**Material shown:**
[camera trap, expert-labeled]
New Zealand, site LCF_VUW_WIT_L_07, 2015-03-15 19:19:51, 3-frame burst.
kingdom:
...
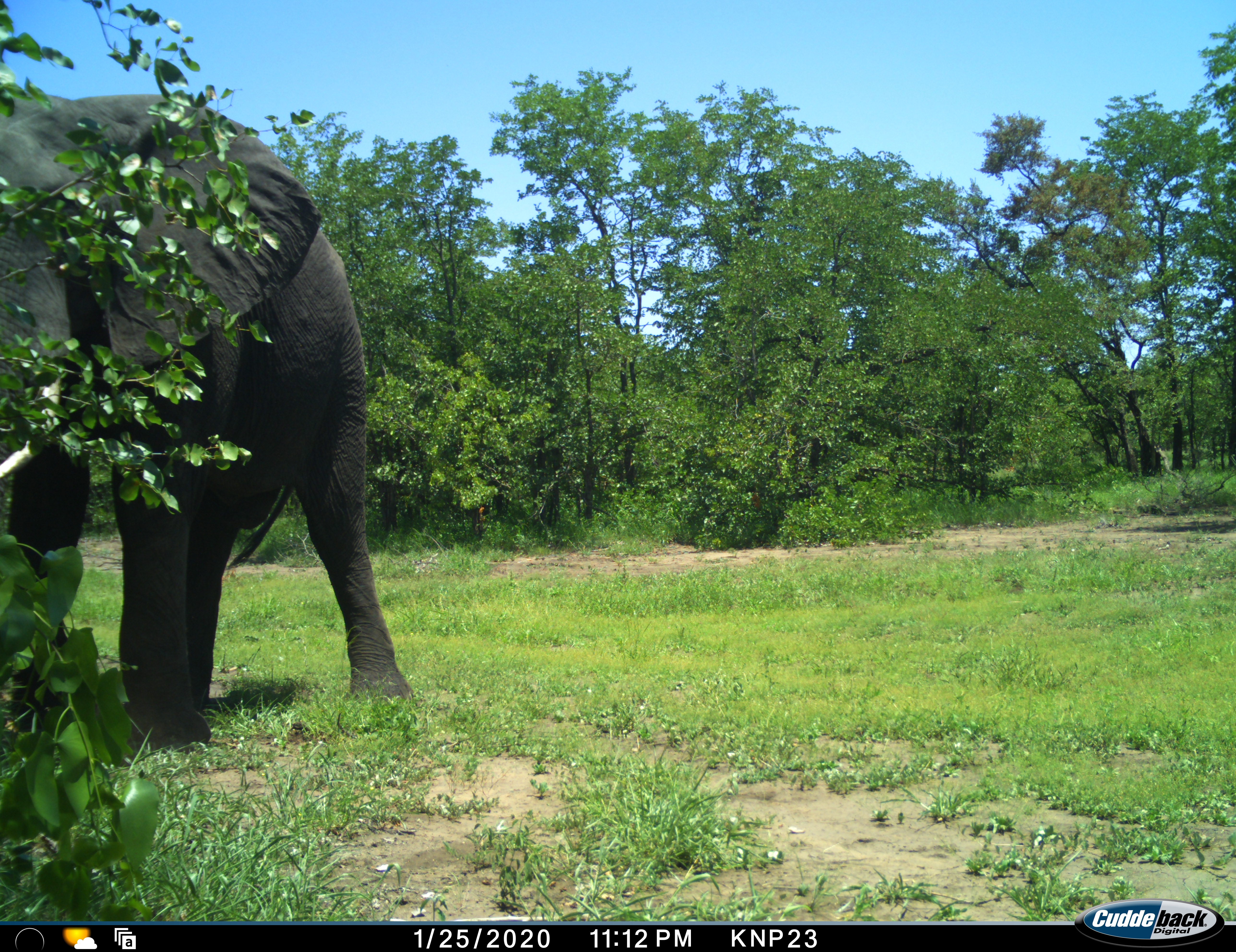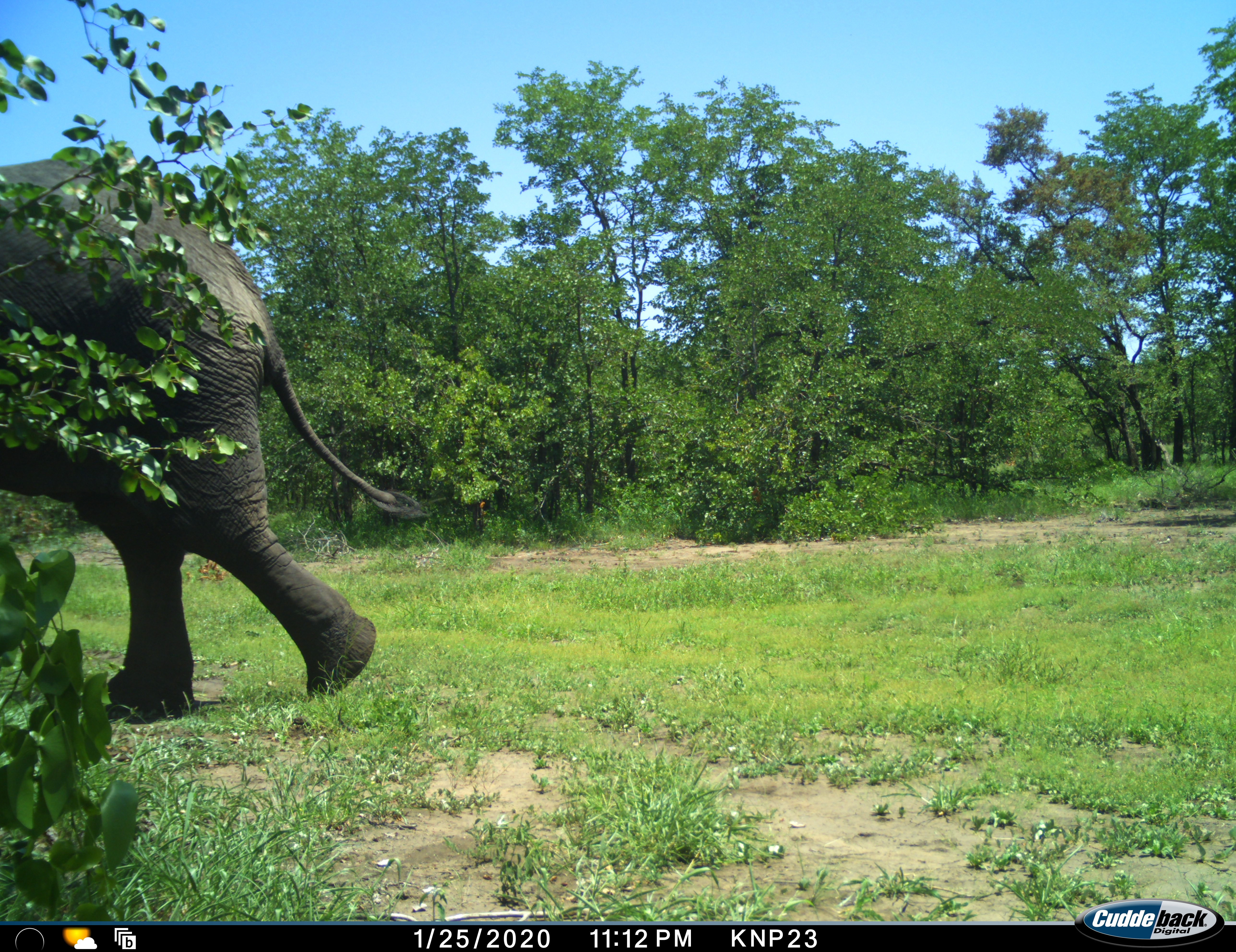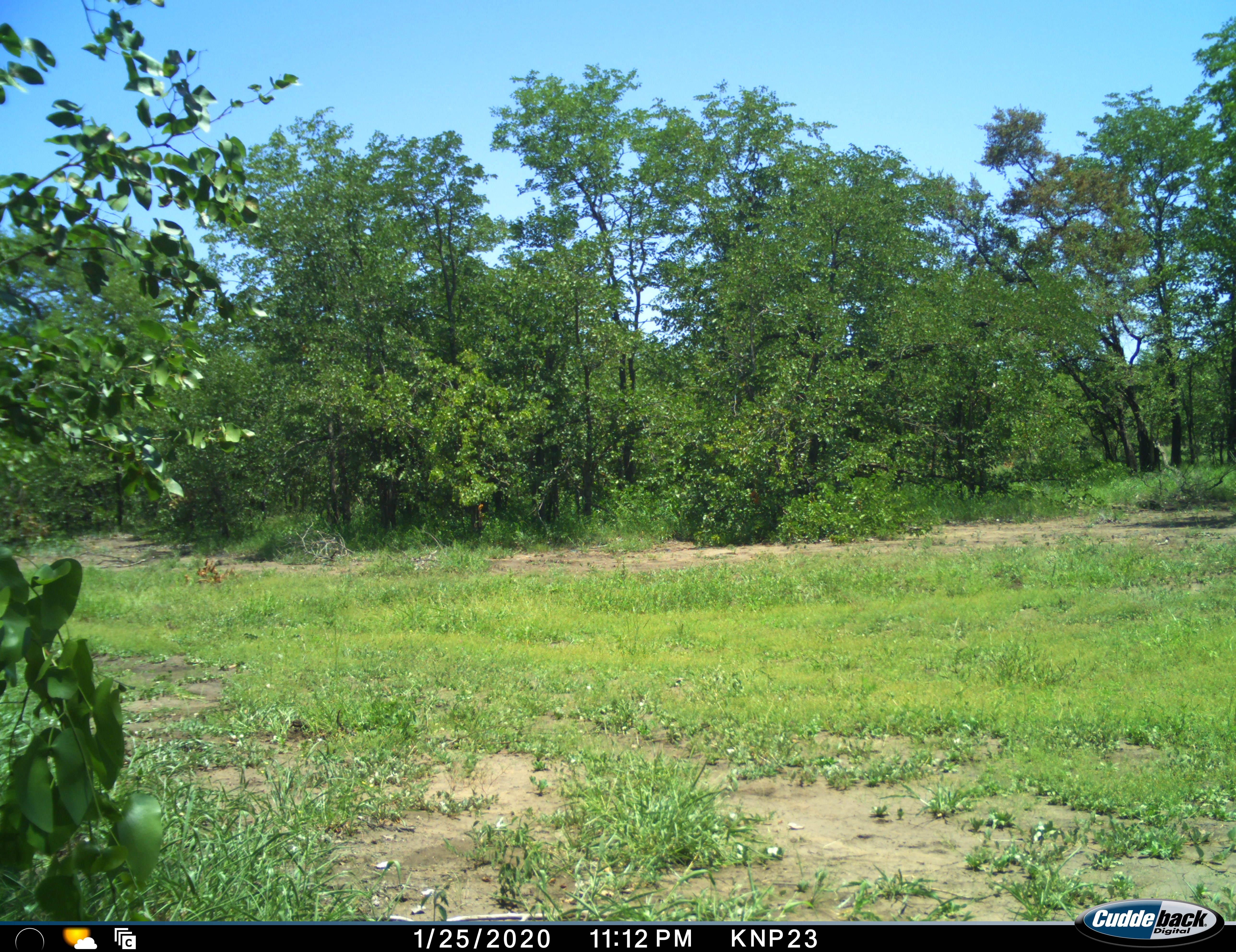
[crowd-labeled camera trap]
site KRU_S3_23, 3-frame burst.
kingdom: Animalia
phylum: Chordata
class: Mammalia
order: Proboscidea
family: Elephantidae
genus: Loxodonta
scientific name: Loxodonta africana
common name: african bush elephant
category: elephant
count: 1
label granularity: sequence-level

**The task:**
When you reach the line with "site KRU_S3_23, 3-frame burst." in the records above, start writing out lines exactly, and stop once the line with "label granularity: sequence-level" has been written; include nothing else.

**Answer area:**
site KRU_S3_23, 3-frame burst.
kingdom: Animalia
phylum: Chordata
class: Mammalia
order: Proboscidea
family: Elephantidae
genus: Loxodonta
scientific name: Loxodonta africana
common name: african bush elephant
category: elephant
count: 1
label granularity: sequence-level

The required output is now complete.